ISO 13485:2016—Getting Ready for Changes (Part 3)

MasterControl’s Walt Murray, a certified lead auditor in QMS standards, wraps up this series on the ISO 13485:2016 changes.

Released by MasterControl
By MasterControl09.16.16


ISO 13485 is an international management standard developed specifically for medical device manufacturers. It provides a harmonized model for creating and maintaining an effective quality management system (QMS) for the design and manufacture of medical devices.
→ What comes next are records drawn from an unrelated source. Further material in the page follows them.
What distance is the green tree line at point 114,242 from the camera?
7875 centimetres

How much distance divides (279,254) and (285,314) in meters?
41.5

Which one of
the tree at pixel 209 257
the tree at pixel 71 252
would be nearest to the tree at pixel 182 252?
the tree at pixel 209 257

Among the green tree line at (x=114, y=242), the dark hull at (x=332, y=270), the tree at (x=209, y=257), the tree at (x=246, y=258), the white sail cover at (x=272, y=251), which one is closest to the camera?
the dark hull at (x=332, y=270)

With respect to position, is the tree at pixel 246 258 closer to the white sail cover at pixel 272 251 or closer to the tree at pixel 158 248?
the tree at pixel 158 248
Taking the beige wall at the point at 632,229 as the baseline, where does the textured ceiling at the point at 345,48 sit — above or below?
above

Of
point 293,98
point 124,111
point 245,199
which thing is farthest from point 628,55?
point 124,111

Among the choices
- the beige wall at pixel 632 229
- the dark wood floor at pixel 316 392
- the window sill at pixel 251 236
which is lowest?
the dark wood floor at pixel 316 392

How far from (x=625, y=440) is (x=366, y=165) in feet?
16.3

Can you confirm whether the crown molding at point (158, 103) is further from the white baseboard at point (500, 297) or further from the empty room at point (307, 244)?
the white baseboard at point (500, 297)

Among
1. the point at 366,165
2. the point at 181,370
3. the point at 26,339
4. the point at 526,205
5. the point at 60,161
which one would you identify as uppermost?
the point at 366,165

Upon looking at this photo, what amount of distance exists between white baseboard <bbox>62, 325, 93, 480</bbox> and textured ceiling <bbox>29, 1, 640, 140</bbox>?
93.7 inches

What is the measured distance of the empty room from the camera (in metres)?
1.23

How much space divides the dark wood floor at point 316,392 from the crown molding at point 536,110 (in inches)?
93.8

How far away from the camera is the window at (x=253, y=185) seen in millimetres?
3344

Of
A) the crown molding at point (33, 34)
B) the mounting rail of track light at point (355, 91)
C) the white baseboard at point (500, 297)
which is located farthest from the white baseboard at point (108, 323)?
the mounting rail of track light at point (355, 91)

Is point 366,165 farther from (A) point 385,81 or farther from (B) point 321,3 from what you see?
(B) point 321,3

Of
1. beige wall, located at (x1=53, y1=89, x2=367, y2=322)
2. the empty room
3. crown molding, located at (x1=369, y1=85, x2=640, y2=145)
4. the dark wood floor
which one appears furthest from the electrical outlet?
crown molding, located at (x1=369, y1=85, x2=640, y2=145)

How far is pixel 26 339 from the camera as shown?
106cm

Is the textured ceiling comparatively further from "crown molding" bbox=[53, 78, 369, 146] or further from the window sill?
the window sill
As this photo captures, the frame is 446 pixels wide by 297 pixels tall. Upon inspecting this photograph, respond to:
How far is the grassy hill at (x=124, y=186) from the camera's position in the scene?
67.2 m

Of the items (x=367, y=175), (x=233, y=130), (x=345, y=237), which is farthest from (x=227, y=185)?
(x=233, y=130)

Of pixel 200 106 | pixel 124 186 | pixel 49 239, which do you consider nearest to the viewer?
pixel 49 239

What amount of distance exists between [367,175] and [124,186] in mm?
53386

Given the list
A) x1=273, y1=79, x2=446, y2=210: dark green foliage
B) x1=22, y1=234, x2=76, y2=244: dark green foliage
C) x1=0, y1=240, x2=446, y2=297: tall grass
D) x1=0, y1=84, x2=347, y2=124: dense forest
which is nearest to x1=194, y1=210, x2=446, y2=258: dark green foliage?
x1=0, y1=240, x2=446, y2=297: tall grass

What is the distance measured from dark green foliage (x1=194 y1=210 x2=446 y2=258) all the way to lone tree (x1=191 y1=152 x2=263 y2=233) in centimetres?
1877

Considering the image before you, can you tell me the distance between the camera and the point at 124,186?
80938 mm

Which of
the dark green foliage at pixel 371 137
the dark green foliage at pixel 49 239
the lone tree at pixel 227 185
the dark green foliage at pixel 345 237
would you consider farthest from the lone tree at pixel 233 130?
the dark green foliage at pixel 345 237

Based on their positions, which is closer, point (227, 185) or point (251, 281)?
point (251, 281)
In 2016, ISO 13485 was revised to address suppliers and incorporate risk. ISO 13485:2016 explicitly requires device makers to apply a risk-based approach to all quality processes, including outsourced processes, as well as more structure to validation, verification, and design transfer. ISO 13485:2003-certified companies have three years to transition to ISO 13485:2016.
 
In the final installment of a three-part series, MasterControl’s Walt Murray, a certified lead auditor in QMS standards, wraps up the critical issues of the ISO 13485 standard for medical device manufacturers. If you haven't yet watched part 1, you can do so here. Part 2 of this series is available here.

Also, Walt will be attending the MPO Summit in Austin. If you're interested in scheduling an appointment with him at the event, reach out to him at walt.murray@arcexperts.com.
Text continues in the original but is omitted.